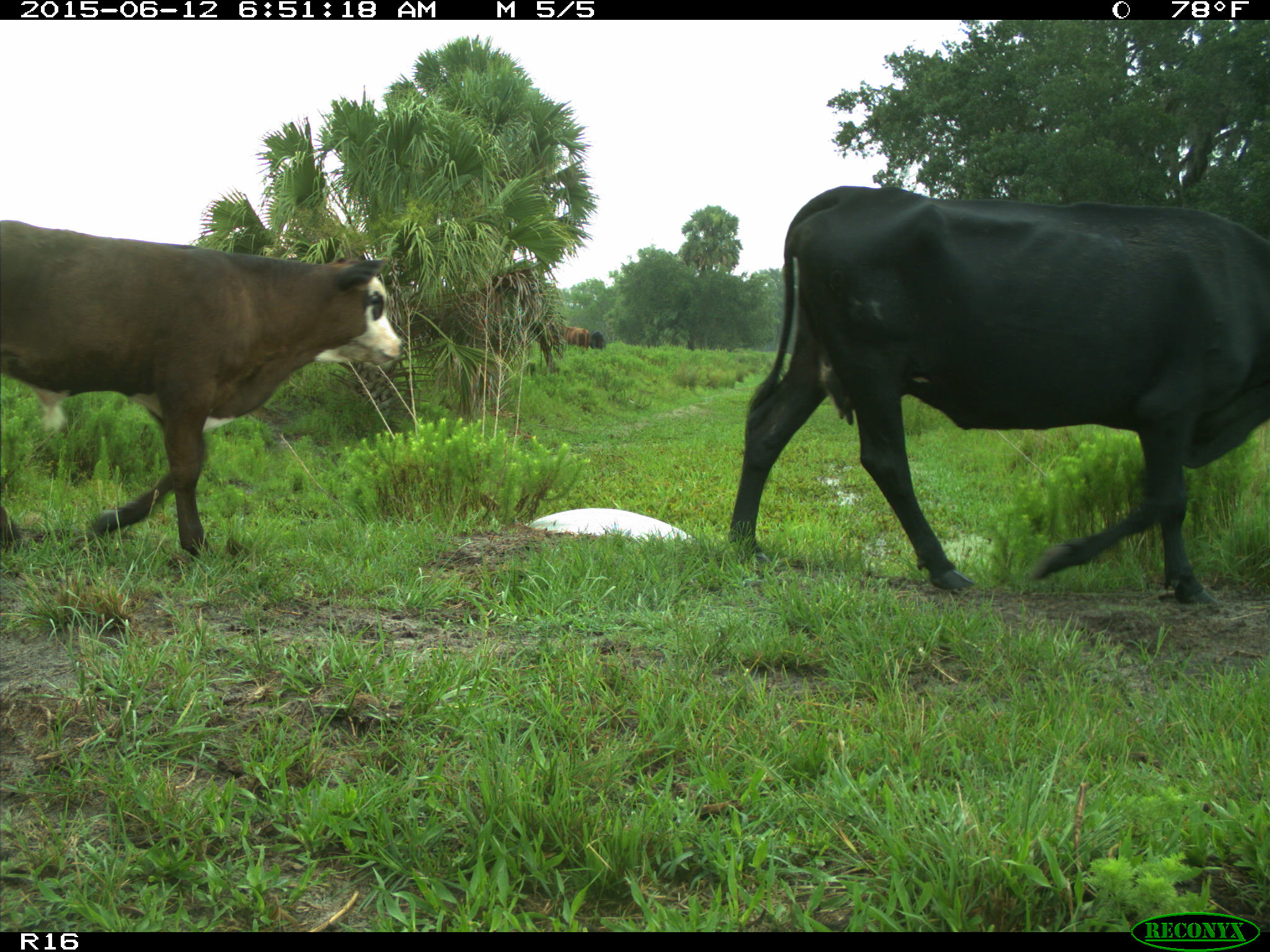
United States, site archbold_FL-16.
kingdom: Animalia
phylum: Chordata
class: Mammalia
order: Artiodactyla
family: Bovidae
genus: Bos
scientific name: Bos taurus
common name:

**Work required**. Please restate all of the listing above word for word, with no pictures.

**Response area**.
United States, site archbold_FL-16.
kingdom: Animalia
phylum: Chordata
class: Mammalia
order: Artiodactyla
family: Bovidae
genus: Bos
scientific name: Bos taurus
common name:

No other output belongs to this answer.